• ACTIVITY
Return all the entries below exactly as they were given.

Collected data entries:
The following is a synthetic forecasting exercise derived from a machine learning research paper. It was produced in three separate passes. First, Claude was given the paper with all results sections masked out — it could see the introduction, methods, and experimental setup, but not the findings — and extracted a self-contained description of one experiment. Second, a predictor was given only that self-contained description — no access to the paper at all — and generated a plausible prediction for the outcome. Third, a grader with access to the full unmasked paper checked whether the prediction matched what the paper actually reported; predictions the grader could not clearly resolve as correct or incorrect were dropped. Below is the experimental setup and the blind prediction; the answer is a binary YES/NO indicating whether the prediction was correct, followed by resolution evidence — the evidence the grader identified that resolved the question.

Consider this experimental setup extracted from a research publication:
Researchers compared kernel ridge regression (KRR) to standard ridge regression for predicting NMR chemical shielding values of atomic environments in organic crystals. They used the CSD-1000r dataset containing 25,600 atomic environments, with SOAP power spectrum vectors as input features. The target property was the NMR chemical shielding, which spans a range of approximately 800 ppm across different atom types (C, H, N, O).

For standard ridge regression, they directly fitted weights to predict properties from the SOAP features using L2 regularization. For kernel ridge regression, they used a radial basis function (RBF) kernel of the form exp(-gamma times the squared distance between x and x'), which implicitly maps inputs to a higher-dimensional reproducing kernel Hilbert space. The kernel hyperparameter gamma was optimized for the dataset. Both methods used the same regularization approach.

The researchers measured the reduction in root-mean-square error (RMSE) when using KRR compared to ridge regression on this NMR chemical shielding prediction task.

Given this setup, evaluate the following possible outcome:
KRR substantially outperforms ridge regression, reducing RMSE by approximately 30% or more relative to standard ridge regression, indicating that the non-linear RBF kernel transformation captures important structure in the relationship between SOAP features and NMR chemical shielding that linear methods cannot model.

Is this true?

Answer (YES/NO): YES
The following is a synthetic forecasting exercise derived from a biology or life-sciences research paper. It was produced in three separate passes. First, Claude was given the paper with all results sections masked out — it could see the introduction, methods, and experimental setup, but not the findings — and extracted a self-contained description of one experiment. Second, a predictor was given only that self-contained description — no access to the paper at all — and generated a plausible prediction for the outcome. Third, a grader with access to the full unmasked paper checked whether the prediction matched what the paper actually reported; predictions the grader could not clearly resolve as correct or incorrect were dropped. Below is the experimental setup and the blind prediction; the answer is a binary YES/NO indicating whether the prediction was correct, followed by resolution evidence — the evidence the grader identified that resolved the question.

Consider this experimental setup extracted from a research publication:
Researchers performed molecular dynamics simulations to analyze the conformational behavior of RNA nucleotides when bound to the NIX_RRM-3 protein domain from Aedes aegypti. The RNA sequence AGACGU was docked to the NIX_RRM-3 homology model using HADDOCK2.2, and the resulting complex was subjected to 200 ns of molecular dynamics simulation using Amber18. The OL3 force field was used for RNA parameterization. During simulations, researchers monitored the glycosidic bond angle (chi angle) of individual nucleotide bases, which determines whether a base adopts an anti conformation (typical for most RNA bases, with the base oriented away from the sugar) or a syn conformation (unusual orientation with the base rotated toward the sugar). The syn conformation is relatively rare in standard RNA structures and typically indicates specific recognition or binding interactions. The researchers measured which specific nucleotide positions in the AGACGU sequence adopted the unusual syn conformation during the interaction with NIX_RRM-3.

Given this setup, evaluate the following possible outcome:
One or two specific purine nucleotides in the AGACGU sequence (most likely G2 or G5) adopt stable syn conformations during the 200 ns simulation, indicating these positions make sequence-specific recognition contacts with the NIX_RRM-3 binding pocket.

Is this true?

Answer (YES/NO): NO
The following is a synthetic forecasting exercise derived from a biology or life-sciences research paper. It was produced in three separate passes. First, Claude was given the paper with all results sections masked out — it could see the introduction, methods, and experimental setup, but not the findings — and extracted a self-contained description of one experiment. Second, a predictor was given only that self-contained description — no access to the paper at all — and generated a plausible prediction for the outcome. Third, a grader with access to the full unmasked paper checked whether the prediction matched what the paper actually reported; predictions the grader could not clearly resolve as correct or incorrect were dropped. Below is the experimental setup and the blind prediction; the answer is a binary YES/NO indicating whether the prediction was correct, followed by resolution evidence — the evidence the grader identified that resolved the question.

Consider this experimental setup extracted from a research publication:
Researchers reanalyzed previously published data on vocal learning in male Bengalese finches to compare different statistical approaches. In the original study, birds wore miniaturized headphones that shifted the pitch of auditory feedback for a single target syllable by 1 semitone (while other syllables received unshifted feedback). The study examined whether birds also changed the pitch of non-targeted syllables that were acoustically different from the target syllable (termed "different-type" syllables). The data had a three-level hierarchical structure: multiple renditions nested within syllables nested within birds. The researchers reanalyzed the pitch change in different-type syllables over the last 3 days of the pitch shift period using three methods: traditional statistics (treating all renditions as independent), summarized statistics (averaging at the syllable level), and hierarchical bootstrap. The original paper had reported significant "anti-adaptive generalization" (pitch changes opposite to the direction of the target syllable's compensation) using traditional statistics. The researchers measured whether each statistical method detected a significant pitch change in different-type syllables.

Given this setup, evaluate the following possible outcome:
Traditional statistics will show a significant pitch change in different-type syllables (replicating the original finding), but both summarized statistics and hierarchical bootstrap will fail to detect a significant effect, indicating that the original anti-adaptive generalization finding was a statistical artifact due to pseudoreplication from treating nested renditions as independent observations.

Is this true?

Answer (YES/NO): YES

• RESPONSE
The following is a synthetic forecasting exercise derived from a machine learning research paper. It was produced in three separate passes. First, Claude was given the paper with all results sections masked out — it could see the introduction, methods, and experimental setup, but not the findings — and extracted a self-contained description of one experiment. Second, a predictor was given only that self-contained description — no access to the paper at all — and generated a plausible prediction for the outcome. Third, a grader with access to the full unmasked paper checked whether the prediction matched what the paper actually reported; predictions the grader could not clearly resolve as correct or incorrect were dropped. Below is the experimental setup and the blind prediction; the answer is a binary YES/NO indicating whether the prediction was correct, followed by resolution evidence — the evidence the grader identified that resolved the question.

Consider this experimental setup extracted from a research publication:
Researchers compared kernel ridge regression (KRR) to standard ridge regression for predicting NMR chemical shielding values of atomic environments in organic crystals. They used the CSD-1000r dataset containing 25,600 atomic environments, with SOAP power spectrum vectors as input features. The target property was the NMR chemical shielding, which spans a range of approximately 800 ppm across different atom types (C, H, N, O).

For standard ridge regression, they directly fitted weights to predict properties from the SOAP features using L2 regularization. For kernel ridge regression, they used a radial basis function (RBF) kernel of the form exp(-gamma times the squared distance between x and x'), which implicitly maps inputs to a higher-dimensional reproducing kernel Hilbert space. The kernel hyperparameter gamma was optimized for the dataset. Both methods used the same regularization approach.

The researchers measured the reduction in root-mean-square error (RMSE) when using KRR compared to ridge regression on this NMR chemical shielding prediction task.

Given this setup, evaluate the following possible outcome:
KRR substantially outperforms ridge regression, reducing RMSE by approximately 30% or more relative to standard ridge regression, indicating that the non-linear RBF kernel transformation captures important structure in the relationship between SOAP features and NMR chemical shielding that linear methods cannot model.

Is this true?

Answer (YES/NO): YES
The following is a synthetic forecasting exercise derived from a biology or life-sciences research paper. It was produced in three separate passes. First, Claude was given the paper with all results sections masked out — it could see the introduction, methods, and experimental setup, but not the findings — and extracted a self-contained description of one experiment. Second, a predictor was given only that self-contained description — no access to the paper at all — and generated a plausible prediction for the outcome. Third, a grader with access to the full unmasked paper checked whether the prediction matched what the paper actually reported; predictions the grader could not clearly resolve as correct or incorrect were dropped. Below is the experimental setup and the blind prediction; the answer is a binary YES/NO indicating whether the prediction was correct, followed by resolution evidence — the evidence the grader identified that resolved the question.

Consider this experimental setup extracted from a research publication:
Researchers performed molecular dynamics simulations to analyze the conformational behavior of RNA nucleotides when bound to the NIX_RRM-3 protein domain from Aedes aegypti. The RNA sequence AGACGU was docked to the NIX_RRM-3 homology model using HADDOCK2.2, and the resulting complex was subjected to 200 ns of molecular dynamics simulation using Amber18. The OL3 force field was used for RNA parameterization. During simulations, researchers monitored the glycosidic bond angle (chi angle) of individual nucleotide bases, which determines whether a base adopts an anti conformation (typical for most RNA bases, with the base oriented away from the sugar) or a syn conformation (unusual orientation with the base rotated toward the sugar). The syn conformation is relatively rare in standard RNA structures and typically indicates specific recognition or binding interactions. The researchers measured which specific nucleotide positions in the AGACGU sequence adopted the unusual syn conformation during the interaction with NIX_RRM-3.

Given this setup, evaluate the following possible outcome:
One or two specific purine nucleotides in the AGACGU sequence (most likely G2 or G5) adopt stable syn conformations during the 200 ns simulation, indicating these positions make sequence-specific recognition contacts with the NIX_RRM-3 binding pocket.

Is this true?

Answer (YES/NO): NO
The following is a synthetic forecasting exercise derived from a biology or life-sciences research paper. It was produced in three separate passes. First, Claude was given the paper with all results sections masked out — it could see the introduction, methods, and experimental setup, but not the findings — and extracted a self-contained description of one experiment. Second, a predictor was given only that self-contained description — no access to the paper at all — and generated a plausible prediction for the outcome. Third, a grader with access to the full unmasked paper checked whether the prediction matched what the paper actually reported; predictions the grader could not clearly resolve as correct or incorrect were dropped. Below is the experimental setup and the blind prediction; the answer is a binary YES/NO indicating whether the prediction was correct, followed by resolution evidence — the evidence the grader identified that resolved the question.

Consider this experimental setup extracted from a research publication:
Researchers reanalyzed previously published data on vocal learning in male Bengalese finches to compare different statistical approaches. In the original study, birds wore miniaturized headphones that shifted the pitch of auditory feedback for a single target syllable by 1 semitone (while other syllables received unshifted feedback). The study examined whether birds also changed the pitch of non-targeted syllables that were acoustically different from the target syllable (termed "different-type" syllables). The data had a three-level hierarchical structure: multiple renditions nested within syllables nested within birds. The researchers reanalyzed the pitch change in different-type syllables over the last 3 days of the pitch shift period using three methods: traditional statistics (treating all renditions as independent), summarized statistics (averaging at the syllable level), and hierarchical bootstrap. The original paper had reported significant "anti-adaptive generalization" (pitch changes opposite to the direction of the target syllable's compensation) using traditional statistics. The researchers measured whether each statistical method detected a significant pitch change in different-type syllables.

Given this setup, evaluate the following possible outcome:
Traditional statistics will show a significant pitch change in different-type syllables (replicating the original finding), but both summarized statistics and hierarchical bootstrap will fail to detect a significant effect, indicating that the original anti-adaptive generalization finding was a statistical artifact due to pseudoreplication from treating nested renditions as independent observations.

Is this true?

Answer (YES/NO): YES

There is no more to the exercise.